I'm trying to evaluate a matrix multiplication with arrays containing multiple matrices to be multiplied together. This can easily be achieved with two matrices using np.dot (or the new @ operator in Py3.5 +), but I'm struggling to extend this to efficiently evaluate my multidimensional arrays.

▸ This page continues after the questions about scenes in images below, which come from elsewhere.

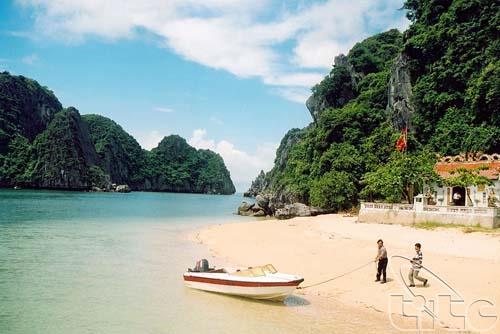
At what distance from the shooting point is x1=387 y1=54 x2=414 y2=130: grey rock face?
182ft

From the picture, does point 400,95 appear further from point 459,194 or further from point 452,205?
point 452,205

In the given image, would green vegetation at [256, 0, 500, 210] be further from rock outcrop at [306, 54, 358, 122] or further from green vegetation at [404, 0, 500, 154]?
rock outcrop at [306, 54, 358, 122]

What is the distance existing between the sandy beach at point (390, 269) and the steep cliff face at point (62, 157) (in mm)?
134379

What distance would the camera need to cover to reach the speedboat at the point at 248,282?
599 inches

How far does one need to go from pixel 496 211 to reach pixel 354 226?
9161 mm

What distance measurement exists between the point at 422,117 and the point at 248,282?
4494 centimetres

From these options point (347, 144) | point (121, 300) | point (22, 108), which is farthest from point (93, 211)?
point (22, 108)

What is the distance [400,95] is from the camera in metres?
57.3

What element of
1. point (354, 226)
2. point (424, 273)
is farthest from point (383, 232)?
point (424, 273)

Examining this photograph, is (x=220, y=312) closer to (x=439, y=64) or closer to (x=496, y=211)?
(x=496, y=211)

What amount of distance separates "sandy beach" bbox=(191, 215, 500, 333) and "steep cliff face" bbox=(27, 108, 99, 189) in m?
134

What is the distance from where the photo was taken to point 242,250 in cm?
2673

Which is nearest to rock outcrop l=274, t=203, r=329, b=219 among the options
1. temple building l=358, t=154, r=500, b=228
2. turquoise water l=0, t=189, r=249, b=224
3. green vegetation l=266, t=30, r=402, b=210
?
green vegetation l=266, t=30, r=402, b=210

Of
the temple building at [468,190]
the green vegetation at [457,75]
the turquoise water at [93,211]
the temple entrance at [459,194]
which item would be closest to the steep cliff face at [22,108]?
the turquoise water at [93,211]
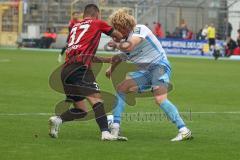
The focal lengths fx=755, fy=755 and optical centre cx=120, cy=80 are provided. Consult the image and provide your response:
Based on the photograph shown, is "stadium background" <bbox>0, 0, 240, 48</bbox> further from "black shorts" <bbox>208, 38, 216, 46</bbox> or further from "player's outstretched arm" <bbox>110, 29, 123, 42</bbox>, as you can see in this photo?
"player's outstretched arm" <bbox>110, 29, 123, 42</bbox>

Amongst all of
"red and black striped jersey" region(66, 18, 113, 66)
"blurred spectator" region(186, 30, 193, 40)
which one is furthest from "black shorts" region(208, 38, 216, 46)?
"red and black striped jersey" region(66, 18, 113, 66)

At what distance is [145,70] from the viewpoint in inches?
435

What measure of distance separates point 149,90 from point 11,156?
301 cm

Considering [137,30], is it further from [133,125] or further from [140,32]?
[133,125]

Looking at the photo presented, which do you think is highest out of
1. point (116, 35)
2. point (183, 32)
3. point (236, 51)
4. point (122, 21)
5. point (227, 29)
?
point (122, 21)

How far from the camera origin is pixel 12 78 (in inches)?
923

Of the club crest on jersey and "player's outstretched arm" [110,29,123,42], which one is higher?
the club crest on jersey

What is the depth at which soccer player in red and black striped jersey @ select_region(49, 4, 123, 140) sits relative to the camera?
10703 millimetres

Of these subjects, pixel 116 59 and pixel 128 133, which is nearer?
pixel 116 59

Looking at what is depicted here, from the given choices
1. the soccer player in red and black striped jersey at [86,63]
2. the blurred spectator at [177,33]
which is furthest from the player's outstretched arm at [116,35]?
the blurred spectator at [177,33]

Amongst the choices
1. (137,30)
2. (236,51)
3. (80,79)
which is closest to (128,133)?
(80,79)

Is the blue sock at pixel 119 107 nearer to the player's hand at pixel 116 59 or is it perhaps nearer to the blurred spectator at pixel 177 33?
the player's hand at pixel 116 59

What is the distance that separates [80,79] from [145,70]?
3.21ft

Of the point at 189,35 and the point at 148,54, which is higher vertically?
the point at 148,54
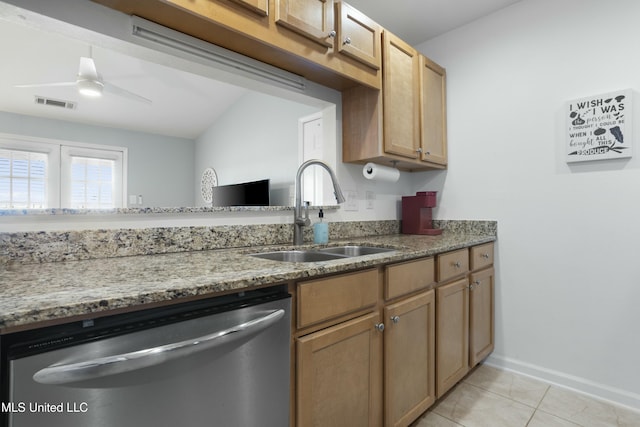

As an example, let's say I have matrix A with shape (5,3,3) and B with shape (5,3). Now, I want to matrix multiple the later parts for each 5 cases: i.e. do

res[0] = np.dot(A[0], B[0])
res[1] = np.dot(A[1], B[1])
etc

I can successfully achieve this using a loop - e.g.:

A = np.random.random((5,3,3))
B = np.random.random((5,3))

res = np.zeros([5,3])

for i in range(len(A)):
    res[i] = np.dot(A[i], B[i])

althoug this is slow because it uses a loop.

Is there a function / approach I could take to fully vectorize this please?

Thanks.

You can use np.einsum -

np.einsum('ijk,ik->ij',A,B)

Using np.matmul -

np.matmul(A,B[...,None]).squeeze()
np.matmul(A,B[...,None])[...,0]

Also, using sum and broadcasting:

np.sum(A * B[:, np.newaxis, :], axis=2)

Einsum seems to be the fastest option though. This would be the slowest since it instantiate the product of elements.

Because I always have a hard time understanding einsum(), I came up with this:

np.diagonal(np.squeeze(np.dot(A, B[:,:,None])), axis2=2).T

It works, and it has no loops, but it is significantly slower than einsum() because of the :,:,None expansion of B from 2D to 3D (which is later reduced by diagonal()). I'm not sure if there's a way to make this more compact.